(Saved data entries)
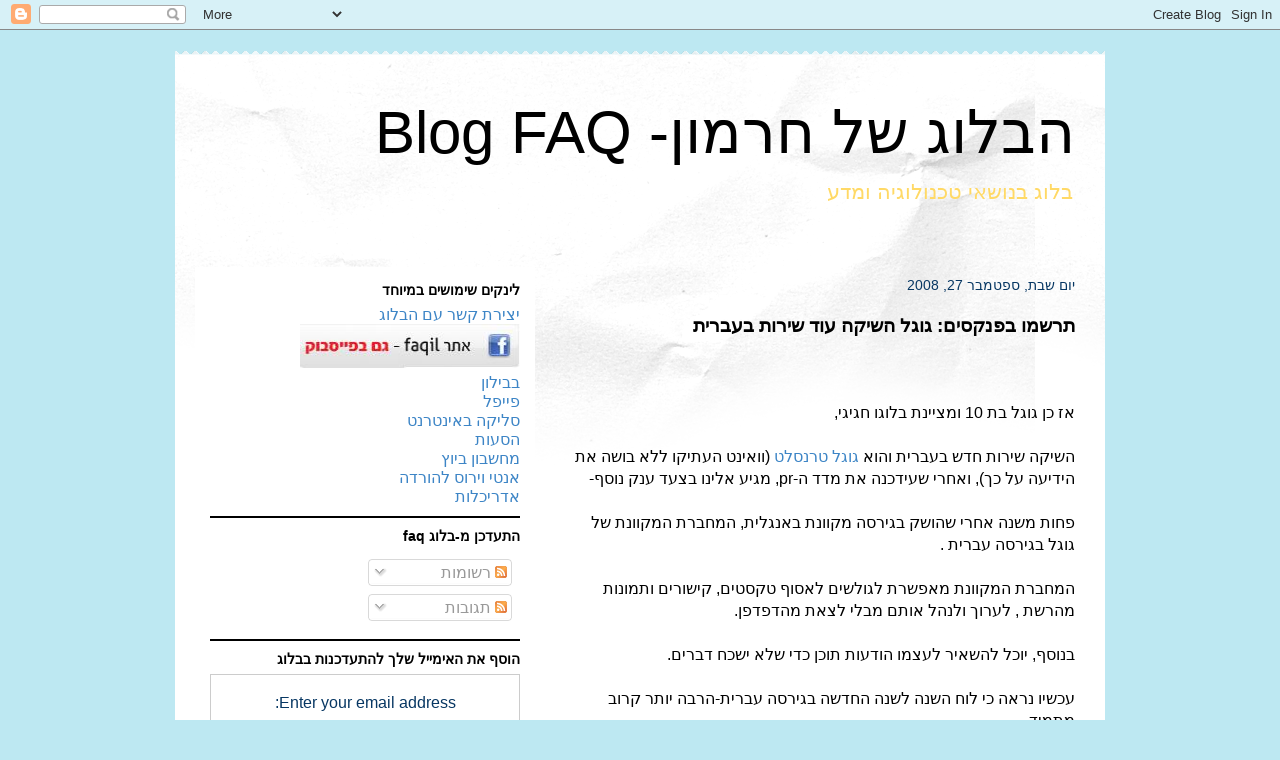

--- FILE ---
content_type: text/html; charset=utf-8
request_url: https://www.google.com/recaptcha/api2/aframe
body_size: 268
content:
<!DOCTYPE HTML><html><head><meta http-equiv="content-type" content="text/html; charset=UTF-8"></head><body><script nonce="KhxBB6UbUUPthX-ND_XfXA">/** Anti-fraud and anti-abuse applications only. See google.com/recaptcha */ try{var clients={'sodar':'https://pagead2.googlesyndication.com/pagead/sodar?'};window.addEventListener("message",function(a){try{if(a.source===window.parent){var b=JSON.parse(a.data);var c=clients[b['id']];if(c){var d=document.createElement('img');d.src=c+b['params']+'&rc='+(localStorage.getItem("rc::a")?sessionStorage.getItem("rc::b"):"");window.document.body.appendChild(d);sessionStorage.setItem("rc::e",parseInt(sessionStorage.getItem("rc::e")||0)+1);localStorage.setItem("rc::h",'1769030732061');}}}catch(b){}});window.parent.postMessage("_grecaptcha_ready", "*");}catch(b){}</script></body></html>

= Prompt =
Each record should be quoted exactly, with the images omitted.

= Reply to the exercise =
--- FILE ---
content_type: text/html; charset=utf-8
request_url: https://www.google.com/recaptcha/api2/aframe
body_size: 268
content:
<!DOCTYPE HTML><html><head><meta http-equiv="content-type" content="text/html; charset=UTF-8"></head><body><script nonce="KhxBB6UbUUPthX-ND_XfXA">/** Anti-fraud and anti-abuse applications only. See google.com/recaptcha */ try{var clients={'sodar':'https://pagead2.googlesyndication.com/pagead/sodar?'};window.addEventListener("message",function(a){try{if(a.source===window.parent){var b=JSON.parse(a.data);var c=clients[b['id']];if(c){var d=document.createElement('img');d.src=c+b['params']+'&rc='+(localStorage.getItem("rc::a")?sessionStorage.getItem("rc::b"):"");window.document.body.appendChild(d);sessionStorage.setItem("rc::e",parseInt(sessionStorage.getItem("rc::e")||0)+1);localStorage.setItem("rc::h",'1769030732061');}}}catch(b){}});window.parent.postMessage("_grecaptcha_ready", "*");}catch(b){}</script></body></html>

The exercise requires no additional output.